• **Exercise description**: Please recast every line of the items below as a numbered list, skipping blank lines and leaving out the pictures.

Records of spatial reasoning questions
● ● ● ● ●
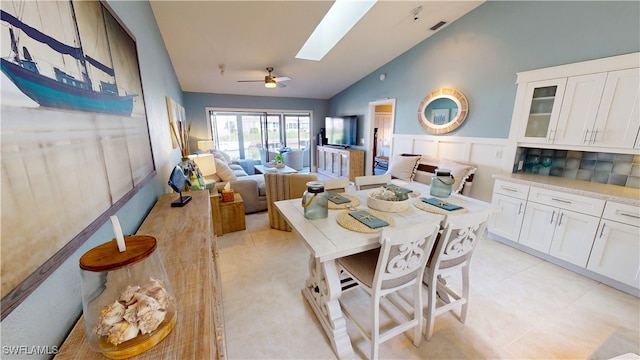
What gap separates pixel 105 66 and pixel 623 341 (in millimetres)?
3490

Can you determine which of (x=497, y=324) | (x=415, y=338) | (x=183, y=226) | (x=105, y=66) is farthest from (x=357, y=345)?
(x=105, y=66)

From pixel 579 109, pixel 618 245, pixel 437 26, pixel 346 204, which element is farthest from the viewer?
pixel 437 26

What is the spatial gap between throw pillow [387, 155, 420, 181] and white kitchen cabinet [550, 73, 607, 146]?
1.78 m

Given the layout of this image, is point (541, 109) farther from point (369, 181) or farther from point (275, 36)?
point (275, 36)

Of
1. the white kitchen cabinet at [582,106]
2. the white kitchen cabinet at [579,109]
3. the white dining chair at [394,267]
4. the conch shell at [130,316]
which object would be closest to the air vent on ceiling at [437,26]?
the white kitchen cabinet at [582,106]

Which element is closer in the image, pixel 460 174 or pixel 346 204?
pixel 346 204

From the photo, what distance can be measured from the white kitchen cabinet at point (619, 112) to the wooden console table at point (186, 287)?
3601 mm

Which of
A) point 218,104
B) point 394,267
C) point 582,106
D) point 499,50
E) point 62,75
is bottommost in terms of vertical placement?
point 394,267

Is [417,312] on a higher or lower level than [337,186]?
lower

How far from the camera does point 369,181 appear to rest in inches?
103

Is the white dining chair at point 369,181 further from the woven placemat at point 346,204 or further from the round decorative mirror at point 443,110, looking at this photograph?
the round decorative mirror at point 443,110

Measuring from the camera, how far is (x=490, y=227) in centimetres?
299

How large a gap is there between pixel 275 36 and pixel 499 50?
3044 millimetres

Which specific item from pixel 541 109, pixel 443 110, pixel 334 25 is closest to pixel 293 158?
pixel 334 25
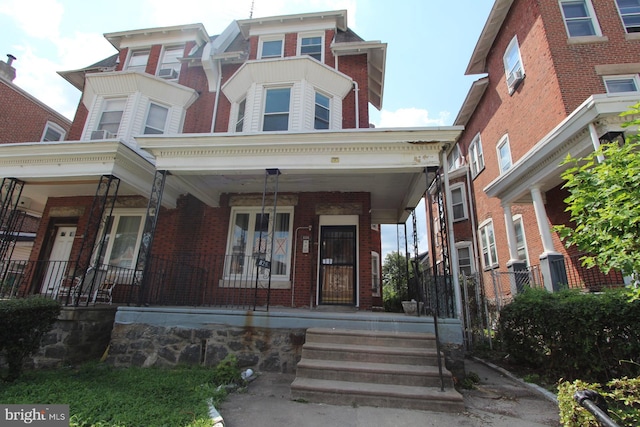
● ● ● ● ●
• **Correct output**:
1. What gap separates pixel 105 66 and pixel 623 341 (in millimetres)?
2. 3490
3. Can you determine which of (x=497, y=324) | (x=415, y=338) | (x=183, y=226) | (x=105, y=66) is farthest from (x=357, y=345)?
4. (x=105, y=66)
5. From pixel 579 109, pixel 618 245, pixel 437 26, pixel 346 204, which element is farthest from the viewer?
6. pixel 437 26
7. What is the spatial gap between throw pillow [387, 155, 420, 181] and white kitchen cabinet [550, 73, 607, 146]?
8. 1.78 m
9. Given the layout of this image, is point (541, 109) farther from point (369, 181) or farther from point (275, 36)?
10. point (275, 36)
11. Of
12. 1. the white kitchen cabinet at [582,106]
13. 2. the white kitchen cabinet at [579,109]
14. 3. the white dining chair at [394,267]
15. 4. the conch shell at [130,316]
16. which object would be closest to the air vent on ceiling at [437,26]?
17. the white kitchen cabinet at [582,106]
18. Which element is closer in the image, pixel 460 174 or pixel 346 204?
19. pixel 346 204
20. From the photo, what distance can be measured from the white kitchen cabinet at point (619, 112) to the wooden console table at point (186, 287)?
21. 3601 mm
22. Which of
23. A) point 218,104
24. B) point 394,267
25. C) point 582,106
26. D) point 499,50
27. E) point 62,75
28. is bottommost in terms of vertical placement?
29. point 394,267
30. Is [417,312] on a higher or lower level than [337,186]?
31. lower
32. How far from the camera does point 369,181 appear to rest in inches?
33. 103
34. Is the white dining chair at point 369,181 further from the woven placemat at point 346,204 or further from the round decorative mirror at point 443,110, looking at this photograph?
35. the round decorative mirror at point 443,110
36. Measuring from the camera, how far is (x=490, y=227) in centimetres?
37. 299
38. How large a gap is there between pixel 275 36 and pixel 499 50?
39. 3044 millimetres
40. Which specific item from pixel 541 109, pixel 443 110, pixel 334 25 is closest to pixel 293 158?
41. pixel 334 25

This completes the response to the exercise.